Field calculationEdit

VectorFieldPlot provides formulas to calculate the field at any given point in the image plane. The user can put together some given field-generating elements as charges or wires. The fields of those elements are added together and constitute the total field.

Field line integrationEdit

Each field line starts at a user-given point. It is then carried forward using the classical fourth order Runge-Kutta method with stepsize adaption. Well, scipy does provide us a routine for things like that, namely odeint. Nevertheless VectorFieldPlot uses it's own routine, since there are tons of special cases like singularities, edges or loop closure, which all need their special treatment.

The integration steps from point to point until it exceeds some given limits, hits a singularity or closes a loop. After that, a dense output routine is provided, which makes the complete fieldline accessible as an efficient parametric function.

With some field elements there occur non differentiable locations. In this cases VectorFieldPlot provides some sophisticated routines to detect that, locate them precisely and walk right over them without generating significant errors.

Polyline creationEdit

VectorFieldPlot is supposed to create vector output. Hence all paths need to be represented in an adequate way. Cubic bezier curves are one way to do this, but the inconvenience to adapt them to a given curve within given accuracy limits has made simple straight line segments the first choice. VectorFieldPlot runs an iterative process of putting line segments on the path, meassuring the resulting errors and accordingly adapting the segment length. The result is a quite memory efficient path, that satisfies given accuracy requirements well beyond observable deviations.

Image exportEdit

VectorFieldPlot uses the lxml library to generate xml and especially svg code. All image elemets are translated into the svg language and written to the image file. The vector images can be viewed directly by firefox, eye of gnome, rsvg-view and many more. Graphics programes like gimp allow for conversation to png raster images if necessary.

UsageEdit

VectorFieldPlot is used by pasting your image-defining code right at the end of the program file. With a python environment installed, the program can be executed directly and your image file will be written to the local directory.

YOUR ASSIGNMENT –
According to the VectorFieldPlot text, what method is used to carry each field line forward from its starting point? The lines placed after this point have no connection to the VectorFieldPlot text.

GIVEN MATERIAL –
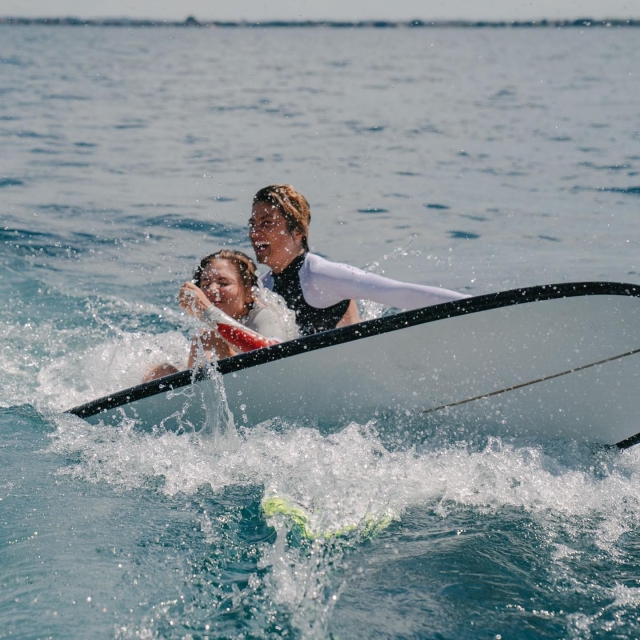  Divertirse haciendo wakeboard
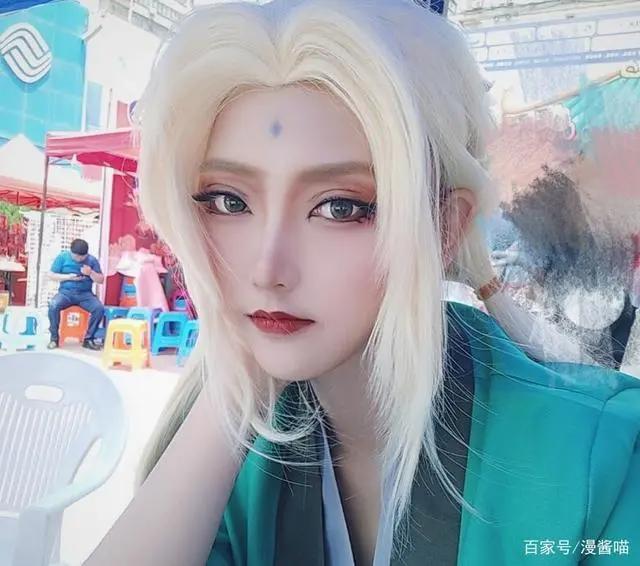火影忍者：珍藏版纲手cosplay图，粉丝感叹只能看前三张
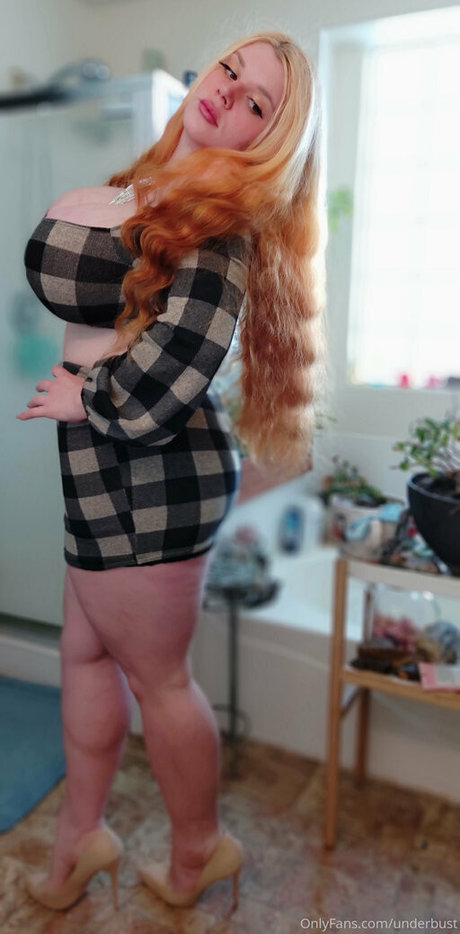 フロタージュ OnlyFans 無料ヌード アーカイブ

OUTPUT FOR THIS EXERCISE –
The classical fourth order Runge-Kutta method with stepsize adaption.